Briefing | Demystifying the 2018-2019 Budget
Last week, the Department of Economics at the University of West Indies, Mona, held its usual policy forum to demystify the national budget for the 2018-2019 fiscal year. Speakers included Mrs Helene Davis-White, who gave the trade union point of view, Dr Damien King, who gave an assessment of the important long-term trends in the budget, and me.
As usual, it was highlighted that it is important for every Jamaican to understand the national budget. The Government has tabled a $773.7-billion budget for the 2017-2018 fiscal year. Of this amount, approximately $201 billion, or 26 per cent of the total budget, is allocated to employee compensation, including wages and salaries; 29 per cent has been earmarked for recurrent programmes, an allotted $222 billion; 37 per cent, or $289 billion, will go towards debt servicing, inclusive of principal and interest; and the remaining eight per cent, or $61.6 billion, for capital expenditure.
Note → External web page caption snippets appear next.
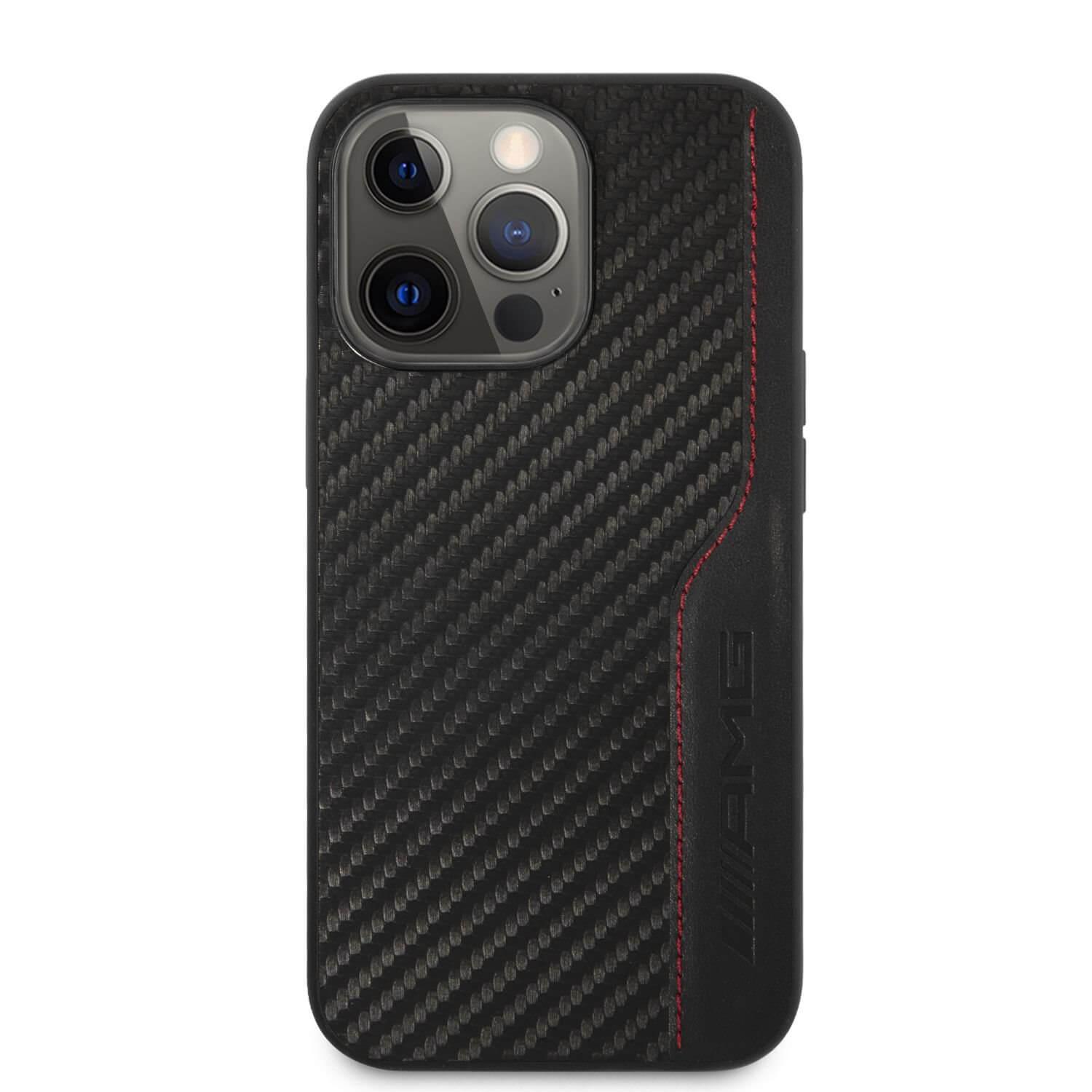 Дизайнерски кожен кейс с висока защита за iPhone 14 Pro Max - AMG Carbon Effect Leather Case (черен) | JAR Computers Дизайнерски кожен кейс с висока защита за iPhone 14 Pro Max - AMG Carbon Effect Leather Case (черен)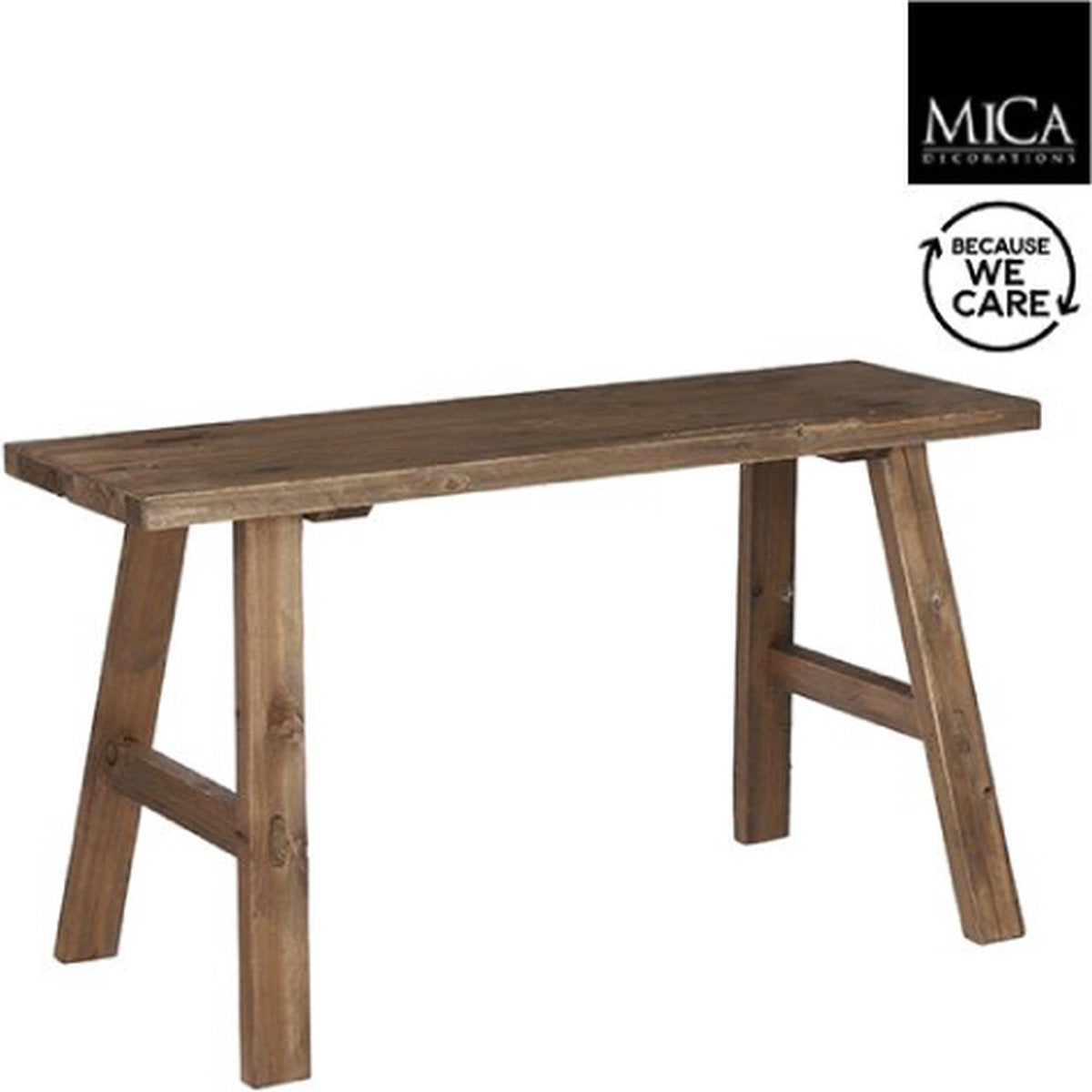 Mica decorations bold houten bankje - l80 x b37 x h44 cm - gerecycled hout - bruin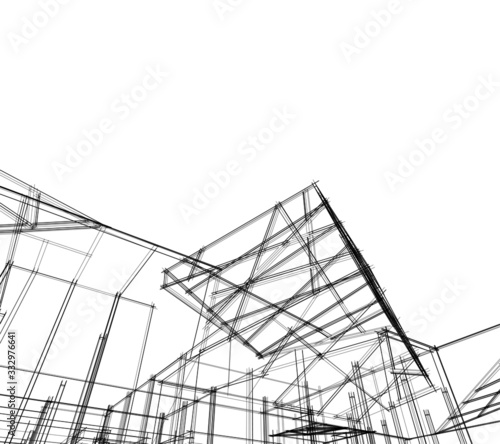 architecture building linear vector 3d illustration 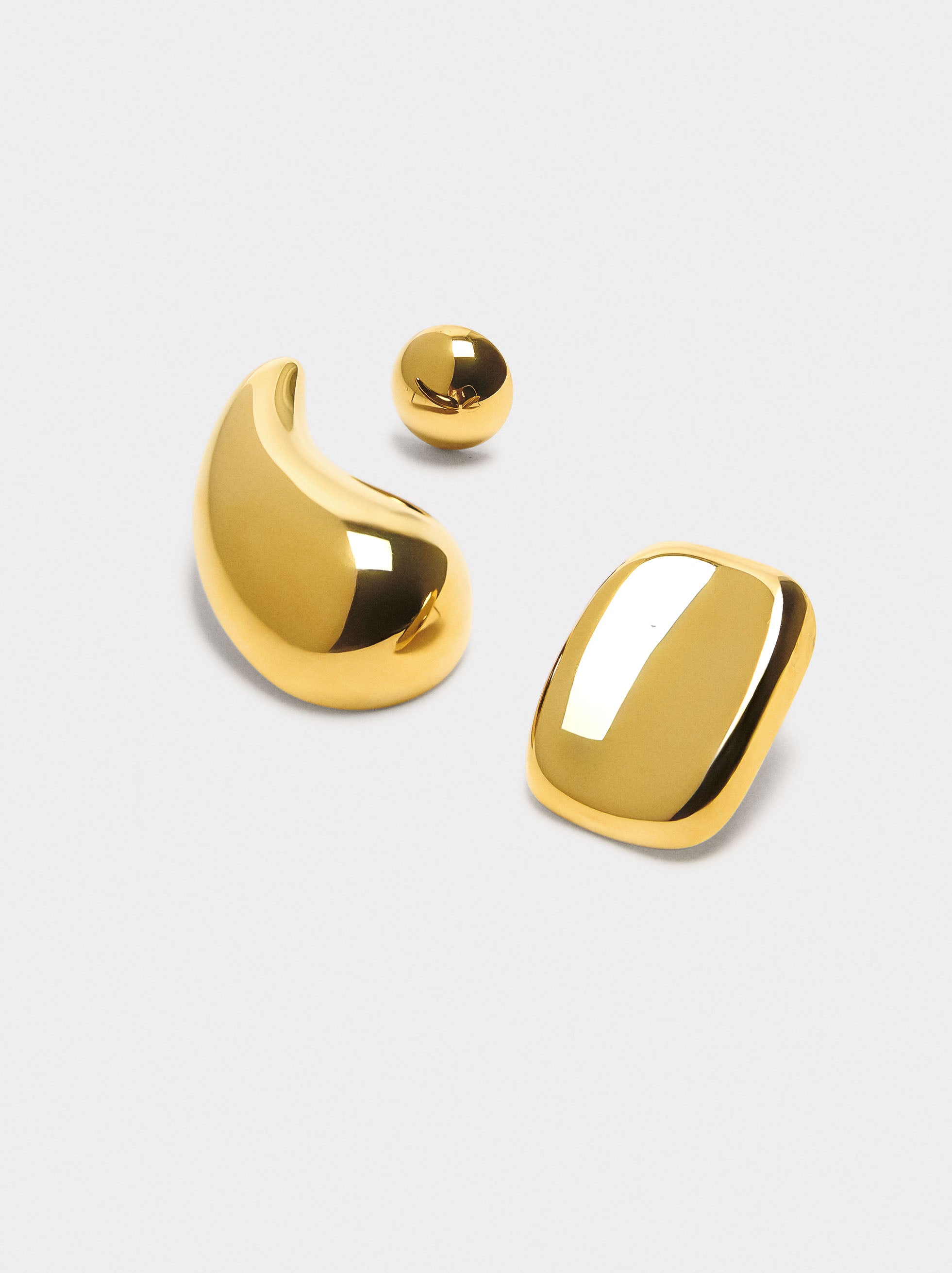 Set De Pendientes Cortos - Acero Inoxidable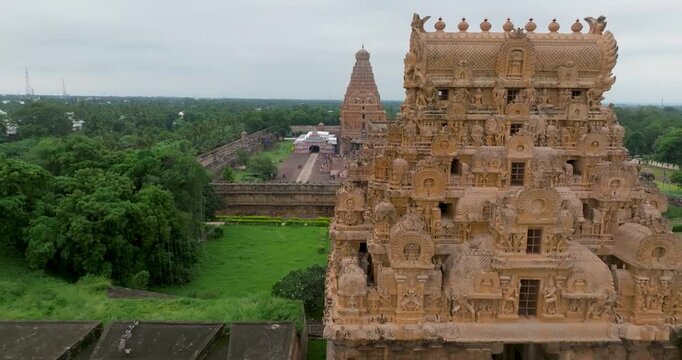 Aerial drone shot of Thanjavur Big Temple in Tamil Nadu, India during sunrise &ndash; 4K cinematic footage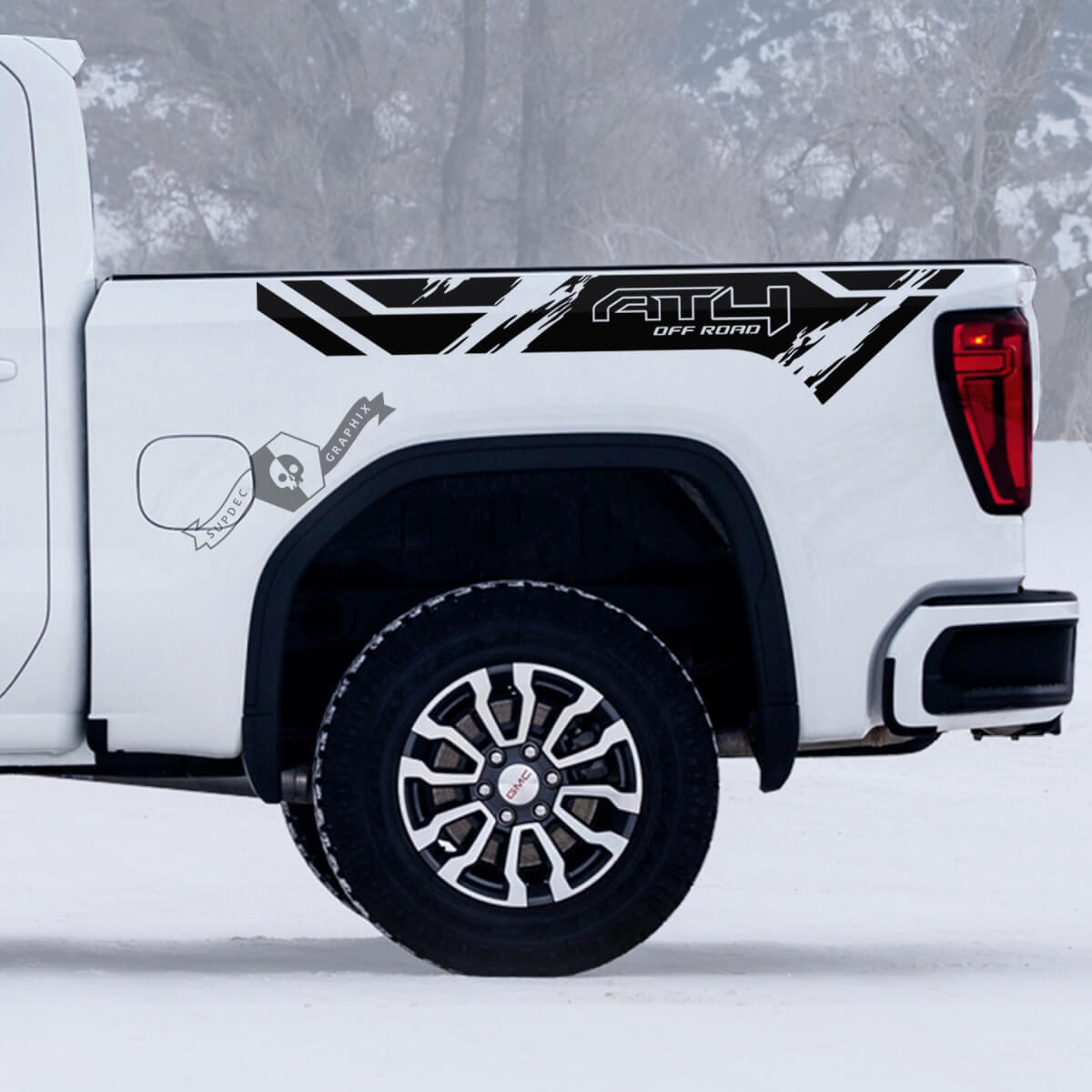 2 neue GMC GM Sierra 1500 AT4 Bed Grange Off-Road Side Destroyed Aufkleber Aufkleber
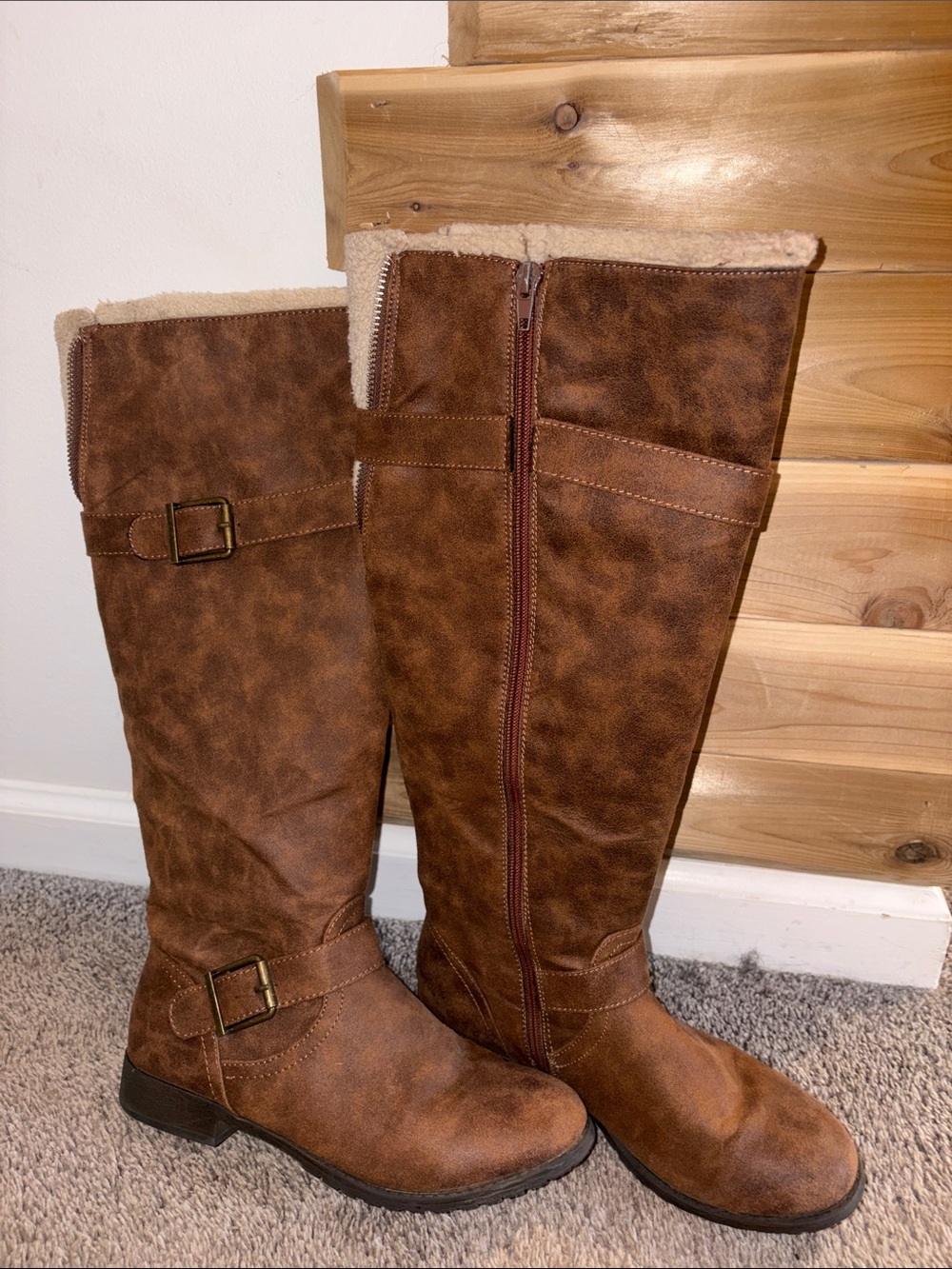 Women's Brown Faux-Leather Knee-High Boots with Shearling Lining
The Government has earmarked $16.7 billion for work-related projects aimed at developing and improving the country's physical infrastructure for the 2018-19 fiscal year, which include US$2 billion for North-South Highway Development Projects, US$385 million for the South Coast Highway Improvement Project, and US$220 million for the Montego Bay Perimeter Road Project. The Ministry of National Security has been allotted a 23.4 per cent increase from the $63.6 billion received in 2017-18 to $78.5 billion for the 2018-2019 fiscal year. The Government has allotted $148 million to improve the mobility of the Department of Correctional Services, $1.1 billion for the Citizen Security and Justice Programme, $6.6 million for the rehabilitation and reintegration of local offenders and deported persons, and $14 million for the reintegration and rehabilitation of involuntary returned migrants in Jamaica.
The total tax revenue for the 2018-2019 fiscal year is estimated to be $518.44 billion compared to $478.25 billion for the 2017-2018 period. Non-tax revenue, including miscellaneous receipts, is estimated to be $60.88 billion. Grants are projected at $9.1 billion, loan receipts are projected at $103.2 billion.
... Trade unions point of view
Mrs Helene Davis-White highlighted that the budget is a necessary process that will establish how the country will operate for a one-year period. As a result, it must be credible. She outlined that tax packages outlined in previous budget processes increased her scepticism of the current budget proposals, as there is no guarantee that there will be no new taxes. She outlined that there are expectations for oil prices to increase that might lead to higher inflation, making it difficult for the government to achieve its 4-6 per cent inflation target. This, in turn, will have implications for the salaries and wages negotiations that government is pursuing. She appreciated the medium- to long-term approach to the budget planning process and encourages the government to keep it up. She pointed out that the anticipated 5-in-4 growth plan has fallen to 2.5 per cent, especially since the country anticipated to grow by 2.4 per cent in 2017-2018, but only grew by 0.9 per cent. She explained that the Government has not clearly articulated how the budgetary spending will translate into meaningful economic growth. For example, last year, one of the Government's aims was on small- and medium-sized enterprises. Banks, she emphasised, must make an effort to offer more loans geared towards the productive sector instead of consumption loans. To end, Mrs Davis-White pleaded for a more concerted effort towards growth, and stability for the government.
... Dr Damien King's view
Dr Damien King described the 2018-2019 Budget as the country's reward for past fiscal consolidation. For Dr King, Jamaica has demonstrated excellent fiscal responsibility over the past couple of years and this has resulted in a decline in the debt-to-GDP ratio from 147 per cent to less than 120 per cent, and is projected to decline to less than 100 per cent - 94 per cent - for the first time in two decades at the end of the fiscal year. Debt servicing, though burdensome, must be tolerated and interest payments have declined from 30 per cent in 2014 to 23 per cent in 2018. Dr King explained that the Government will no longer crowd out the private sector for loans, which should allow more private investment necessary to achieve economic growth. From an expenditure point of view, he highlighted that spending on socially related activities has increase to about $206 billion of the total budget. However, it remains the same as previous years in real terms when compared to previous years. Dr King expects no new taxes and highlighted that increased revenues are expected to be generated from indirect taxes.